Frederico Carvalho & Aníbal Nazaré
"Vox populi, vox Dei", diziam os antigos, o povo português
costuma dizer (infelizmente) "Quanto mais me bates, mais gosto de
ti". Há quem não acredite, mas basta ver as novelas brasileiras para se
acreditar. Ah, é verdade, há também quem diga "A minha vida dava um
romance"; eu, porém, digo: "A minha vida dava uma novela brasileira,
ou um romance de faca a alguidar à portuguesa."
O início é igual a todos os inícios: era uma vez um rapaz e uma rapariga.
Começando assim, facilmente se deduz o que vem a seguir. Foi o amor à primeira
vista - o rapaz ao ver a rapariga apaixonou-se loucamente. A rapariga surgiu na
vida dele como um relâmpago no meio da noite. Ela vinha do país do sol, da
vida, das praias, onde se tentava aproveitar a vida (aliás, viver não é só
trabalhar), onde o dinheiro não era tudo, mas enfim, onde verdadeiramente se vivia.

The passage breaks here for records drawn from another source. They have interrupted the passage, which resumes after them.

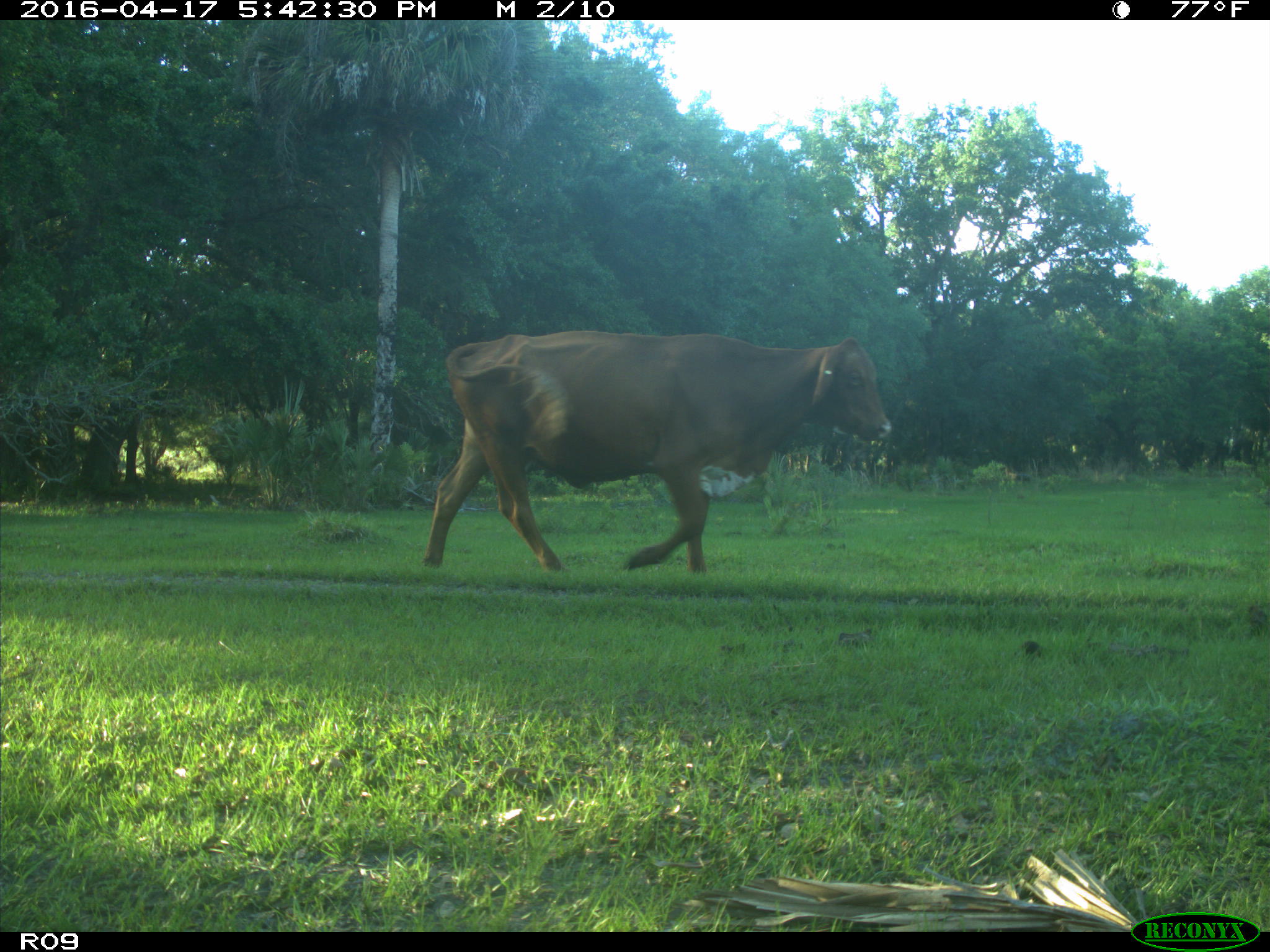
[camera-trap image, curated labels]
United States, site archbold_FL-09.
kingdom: Animalia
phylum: Chordata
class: Mammalia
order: Artiodactyla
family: Bovidae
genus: Bos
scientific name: Bos taurus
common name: domestic cow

Era como cantava Sérgio Godinho: "Tu que me falas de estradas / E
eu só conheço um carreiro”.
Ele, coitado, além de viver num país onde tudo o que se disse acima, não
existia, tinha tido uma infância também diferente. Uma infância sem amor, sem
família, onde havia choro, ranger de dentes, discussões, destruição física e
espiritual. Ela não: a família dela era quase a família ideal, um ambiente
familial de paz e amor, que fez com que ela crescesse generosa, livre,
responsável, firme, forte. Ela queria “conquistar " o mundo, queria andar
por todo o lado e, mais tarde, com toda a experiência recolhida, transmitir e
dar tudo a uma família. Ele queria "conquistar" uma rapariga e
começar uma família. Ela, vinda de uma família numerosa, não queria que lhe
dessem tudo, não queria o exagero. Ele vindo de uma família de filho único precisava
do exagero. E começou por lhe querer oferecer o céu e a terra, a chuva, o
vento, os flocos de neve, grandes declarações de amor. Declarações de amor
noite e dia, 24 horas por dia.
"Amo-te, amo-te, amo-te, tu és para mim o ar que respiro, sem comer e
dormir posso eu, viver sem ti é que não..." E ela, que queria respirar, começou a sentir-se
sufocada. Ela que queria ter o prazer das pequenas coisas, o prazer de ter de
fazer trabalhar o seu mecanismo do pensamento, começou a não ter tempo de o
fazer - bastava ela pensar "Gostava de ter o céu...", e o céu
aparecia-lhe nas mãos.
“Adoro-te, adoro-te, adoro-te,
ADORO-TE, adoro-te, adoro-te, adoro-te,
ADORO-TE” – uma folha A4 metida
debaixo da porta dela.
Ela oferecia-lhe amizade e ele esperava que ela lhe dissesse grandes
declarações de amor, que ela ficasse quase que amuada se ele saísse de ao pé
dele, que ela lhe dissesse "Tu és o ar que respiro". Mas para ela,
ele era só um bom amigo.
E ele insistia, com cartas e declarações de amor.
“Sabe que dia é hoje?
Tiveste o azar de conhecer um grande chato
Que mesmo longe se lembra sempre de ti
e te manda um ____________________ (escolhe!)”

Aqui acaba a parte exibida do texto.